→ Written instruction: Copy out all of the material below word for word, leaving out the pictures.

→ Data provided:
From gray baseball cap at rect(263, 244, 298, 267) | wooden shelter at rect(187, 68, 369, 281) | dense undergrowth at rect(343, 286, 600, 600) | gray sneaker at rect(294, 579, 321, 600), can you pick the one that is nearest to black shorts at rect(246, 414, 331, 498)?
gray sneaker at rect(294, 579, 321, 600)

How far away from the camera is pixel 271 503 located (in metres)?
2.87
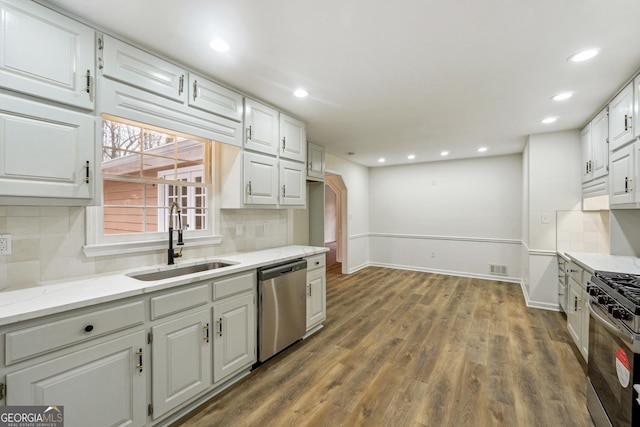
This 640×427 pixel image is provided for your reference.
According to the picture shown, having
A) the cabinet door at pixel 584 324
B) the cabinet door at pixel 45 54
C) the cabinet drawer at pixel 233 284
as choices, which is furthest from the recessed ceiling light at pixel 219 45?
the cabinet door at pixel 584 324

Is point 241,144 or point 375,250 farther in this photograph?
point 375,250

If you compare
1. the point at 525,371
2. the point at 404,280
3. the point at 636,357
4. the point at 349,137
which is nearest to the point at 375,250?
the point at 404,280

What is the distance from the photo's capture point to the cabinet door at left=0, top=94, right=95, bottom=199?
1419 millimetres

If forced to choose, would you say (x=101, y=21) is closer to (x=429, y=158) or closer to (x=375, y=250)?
(x=429, y=158)

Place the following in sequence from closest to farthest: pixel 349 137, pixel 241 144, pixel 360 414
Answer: pixel 360 414 → pixel 241 144 → pixel 349 137

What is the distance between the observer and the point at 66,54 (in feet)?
5.25

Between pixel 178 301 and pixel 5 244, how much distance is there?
97 centimetres

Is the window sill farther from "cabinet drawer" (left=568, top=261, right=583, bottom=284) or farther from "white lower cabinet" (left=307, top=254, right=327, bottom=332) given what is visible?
"cabinet drawer" (left=568, top=261, right=583, bottom=284)

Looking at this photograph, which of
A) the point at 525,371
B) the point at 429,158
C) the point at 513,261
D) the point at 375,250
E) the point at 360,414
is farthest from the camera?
the point at 375,250

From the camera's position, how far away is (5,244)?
5.24 feet

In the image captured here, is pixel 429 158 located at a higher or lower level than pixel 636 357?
higher

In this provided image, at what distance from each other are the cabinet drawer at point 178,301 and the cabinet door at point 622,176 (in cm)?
348

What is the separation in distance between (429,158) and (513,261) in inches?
99.5

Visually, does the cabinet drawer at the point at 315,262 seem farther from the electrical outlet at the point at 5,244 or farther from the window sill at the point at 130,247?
the electrical outlet at the point at 5,244
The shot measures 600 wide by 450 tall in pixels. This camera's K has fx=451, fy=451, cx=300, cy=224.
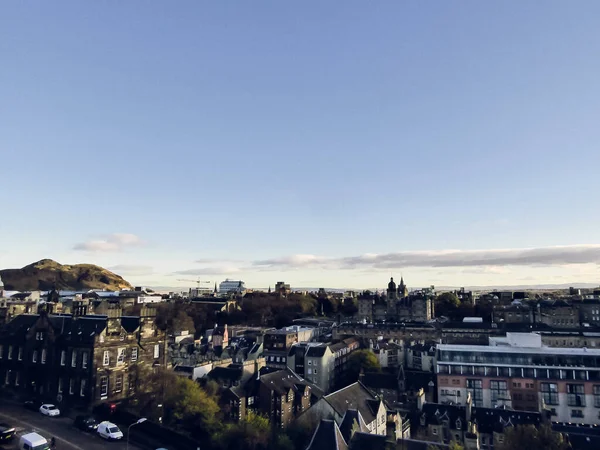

→ The solution:
From gray baseball cap at rect(263, 244, 298, 267) | wooden shelter at rect(187, 68, 369, 281) | dense undergrowth at rect(343, 286, 600, 600) | gray sneaker at rect(294, 579, 321, 600), can you pick the one that is nearest to black shorts at rect(246, 414, 331, 498)?
gray sneaker at rect(294, 579, 321, 600)

How far away from the camera is pixel 271 503 located (in metres)?
2.87
This 640×427 pixel image is provided for your reference.
According to the picture shown, having
A) the cabinet door at pixel 584 324
B) the cabinet door at pixel 45 54
C) the cabinet drawer at pixel 233 284
as choices, which is furthest from the recessed ceiling light at pixel 219 45?
the cabinet door at pixel 584 324

Is point 241,144 or point 375,250 farther in this photograph?
point 375,250

If you compare
1. the point at 525,371
2. the point at 404,280
3. the point at 636,357
4. the point at 349,137
which is nearest to the point at 375,250?
the point at 404,280

What is the distance from the photo's capture point to the cabinet door at left=0, top=94, right=95, bottom=199?
1419 millimetres

If forced to choose, would you say (x=101, y=21) is closer to (x=429, y=158) or closer to (x=375, y=250)?
(x=429, y=158)

Place the following in sequence from closest to farthest: pixel 349 137, pixel 241 144, pixel 360 414
Answer: pixel 360 414 → pixel 241 144 → pixel 349 137

What is the distance between the observer and the point at 66,54 (in feet)?
5.25

Between pixel 178 301 and pixel 5 244, how much distance is there?
97 centimetres

Is the window sill farther from "cabinet drawer" (left=568, top=261, right=583, bottom=284) or farther from "white lower cabinet" (left=307, top=254, right=327, bottom=332) given what is visible?
"cabinet drawer" (left=568, top=261, right=583, bottom=284)

Looking at this photograph, which of
A) the point at 525,371
B) the point at 429,158
C) the point at 513,261
D) the point at 375,250
E) the point at 360,414
is farthest from the camera?
the point at 375,250

From the camera's position, how far away is (5,244)?
5.24 feet

In the image captured here, is pixel 429 158 located at a higher or lower level than pixel 636 357?
higher

In this provided image, at what distance from each other are the cabinet drawer at point 178,301 and the cabinet door at point 622,176 (in cm)?
348

What is the separation in distance between (429,158) and (513,261) in inches?
99.5

Visually, does the cabinet drawer at the point at 315,262 seem farther from the electrical outlet at the point at 5,244 or farther from the window sill at the point at 130,247?
the electrical outlet at the point at 5,244
The shot measures 600 wide by 450 tall in pixels. This camera's K has fx=451, fy=451, cx=300, cy=224.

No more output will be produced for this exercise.